Task to complete.
Please rewrite the data below with "the gold ring" swapped for "the silver ring" everywhere it occurs, changing nothing else.

Lines of data
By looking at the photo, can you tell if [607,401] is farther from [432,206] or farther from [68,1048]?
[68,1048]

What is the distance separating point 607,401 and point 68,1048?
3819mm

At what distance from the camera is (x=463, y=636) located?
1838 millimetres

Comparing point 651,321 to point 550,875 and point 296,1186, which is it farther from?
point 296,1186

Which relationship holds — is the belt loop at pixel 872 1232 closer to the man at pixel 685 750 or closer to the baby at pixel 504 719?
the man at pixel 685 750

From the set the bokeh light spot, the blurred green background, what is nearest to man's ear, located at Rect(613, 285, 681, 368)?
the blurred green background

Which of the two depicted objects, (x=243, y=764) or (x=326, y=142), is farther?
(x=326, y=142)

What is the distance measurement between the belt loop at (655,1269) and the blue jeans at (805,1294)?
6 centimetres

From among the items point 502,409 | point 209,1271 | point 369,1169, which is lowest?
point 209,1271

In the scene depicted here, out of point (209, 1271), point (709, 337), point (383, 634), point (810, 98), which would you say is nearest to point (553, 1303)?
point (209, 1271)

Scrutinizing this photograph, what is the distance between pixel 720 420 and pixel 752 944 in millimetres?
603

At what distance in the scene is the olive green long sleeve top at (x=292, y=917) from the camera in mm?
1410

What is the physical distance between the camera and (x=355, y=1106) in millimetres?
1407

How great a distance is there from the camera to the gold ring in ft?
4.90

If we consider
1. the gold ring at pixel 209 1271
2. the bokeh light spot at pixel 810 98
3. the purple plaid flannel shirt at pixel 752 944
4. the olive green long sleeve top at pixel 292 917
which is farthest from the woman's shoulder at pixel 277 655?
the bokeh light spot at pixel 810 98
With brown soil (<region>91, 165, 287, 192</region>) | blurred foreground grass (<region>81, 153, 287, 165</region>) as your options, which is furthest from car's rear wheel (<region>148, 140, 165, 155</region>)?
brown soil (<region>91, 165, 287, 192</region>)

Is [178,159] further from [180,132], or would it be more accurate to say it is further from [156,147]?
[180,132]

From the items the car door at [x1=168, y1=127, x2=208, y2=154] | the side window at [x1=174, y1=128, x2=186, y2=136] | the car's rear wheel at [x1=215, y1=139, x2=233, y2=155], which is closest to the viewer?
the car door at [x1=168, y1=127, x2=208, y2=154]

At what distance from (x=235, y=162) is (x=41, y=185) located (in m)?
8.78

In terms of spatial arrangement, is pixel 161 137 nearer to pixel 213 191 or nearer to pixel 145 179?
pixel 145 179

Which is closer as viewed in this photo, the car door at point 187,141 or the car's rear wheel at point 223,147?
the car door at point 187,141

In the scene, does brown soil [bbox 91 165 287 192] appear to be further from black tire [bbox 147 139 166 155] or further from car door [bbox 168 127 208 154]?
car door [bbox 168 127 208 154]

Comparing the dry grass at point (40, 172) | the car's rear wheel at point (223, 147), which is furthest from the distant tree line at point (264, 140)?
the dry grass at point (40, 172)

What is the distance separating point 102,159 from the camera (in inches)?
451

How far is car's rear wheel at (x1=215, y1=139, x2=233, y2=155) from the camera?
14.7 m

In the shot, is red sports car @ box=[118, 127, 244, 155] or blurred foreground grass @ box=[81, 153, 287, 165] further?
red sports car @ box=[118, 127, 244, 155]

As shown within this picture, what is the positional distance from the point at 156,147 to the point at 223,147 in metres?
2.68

In response.
By looking at the photo, can you tell if [607,401] is farther from [432,206] or farther from [68,1048]?
[68,1048]

What is the distance separating point 607,401 and point 68,1048?
3819mm

At what distance from the camera is (x=463, y=636) located?
1838 millimetres

Comparing point 651,321 to point 550,875 and point 296,1186, which is it farther from?
point 296,1186

Which relationship holds — is the belt loop at pixel 872 1232 closer to the man at pixel 685 750 or closer to the baby at pixel 504 719?
the man at pixel 685 750

From the set the bokeh light spot, the blurred green background, what is nearest to man's ear, located at Rect(613, 285, 681, 368)?
the blurred green background

Which of the two depicted objects, (x=243, y=764) or (x=326, y=142), is farther?
(x=326, y=142)

What is the distance measurement between the belt loop at (655,1269) and the blue jeans at (805,1294)?
6 centimetres

From among the items point 502,409 | point 209,1271 | point 369,1169, which is lowest?
point 209,1271

In the scene depicted here, out of point (209, 1271), point (709, 337), point (383, 634), point (810, 98), which would you say is nearest to point (553, 1303)?
point (209, 1271)

Scrutinizing this photograph, what is the distance between pixel 720 420 and pixel 752 944 in millimetres?
603

At what distance in the scene is the olive green long sleeve top at (x=292, y=917) from the camera in mm?
1410

What is the physical distance between the camera and (x=355, y=1106) in millimetres?
1407

How great a distance is there from the camera to the silver ring in ft?
4.90

If we consider
1. the silver ring at pixel 209 1271
2. the bokeh light spot at pixel 810 98
3. the purple plaid flannel shirt at pixel 752 944
4. the olive green long sleeve top at pixel 292 917
which is farthest from the woman's shoulder at pixel 277 655?
the bokeh light spot at pixel 810 98
With brown soil (<region>91, 165, 287, 192</region>) | blurred foreground grass (<region>81, 153, 287, 165</region>) as your options, which is furthest from car's rear wheel (<region>148, 140, 165, 155</region>)?
brown soil (<region>91, 165, 287, 192</region>)

Is [178,159] further from [180,132], or would it be more accurate to say it is further from [156,147]?
[180,132]

From the items the car door at [x1=168, y1=127, x2=208, y2=154] | the side window at [x1=174, y1=128, x2=186, y2=136] | the car's rear wheel at [x1=215, y1=139, x2=233, y2=155], which is closest to the viewer?
the car door at [x1=168, y1=127, x2=208, y2=154]

At what distance from (x=235, y=162) is (x=41, y=185) located (in m)?
8.78

In terms of spatial arrangement, is pixel 161 137 nearer to pixel 213 191 or nearer to pixel 145 179?
pixel 145 179

Which is closer as viewed in this photo, the car door at point 187,141 or the car's rear wheel at point 223,147?
the car door at point 187,141

In the scene, does brown soil [bbox 91 165 287 192] appear to be further from black tire [bbox 147 139 166 155] or further from car door [bbox 168 127 208 154]?
car door [bbox 168 127 208 154]

Comparing the dry grass at point (40, 172) | the car's rear wheel at point (223, 147), which is furthest from the distant tree line at point (264, 140)?
the dry grass at point (40, 172)

What is the distance separating point 102,159 from the camera (in inches)?
451

How far is car's rear wheel at (x1=215, y1=139, x2=233, y2=155) from the camera?
14.7 m

In the shot, is red sports car @ box=[118, 127, 244, 155] or blurred foreground grass @ box=[81, 153, 287, 165] further?
red sports car @ box=[118, 127, 244, 155]

As shown within this picture, what is the positional distance from the point at 156,147 to the point at 223,147 in metres?
2.68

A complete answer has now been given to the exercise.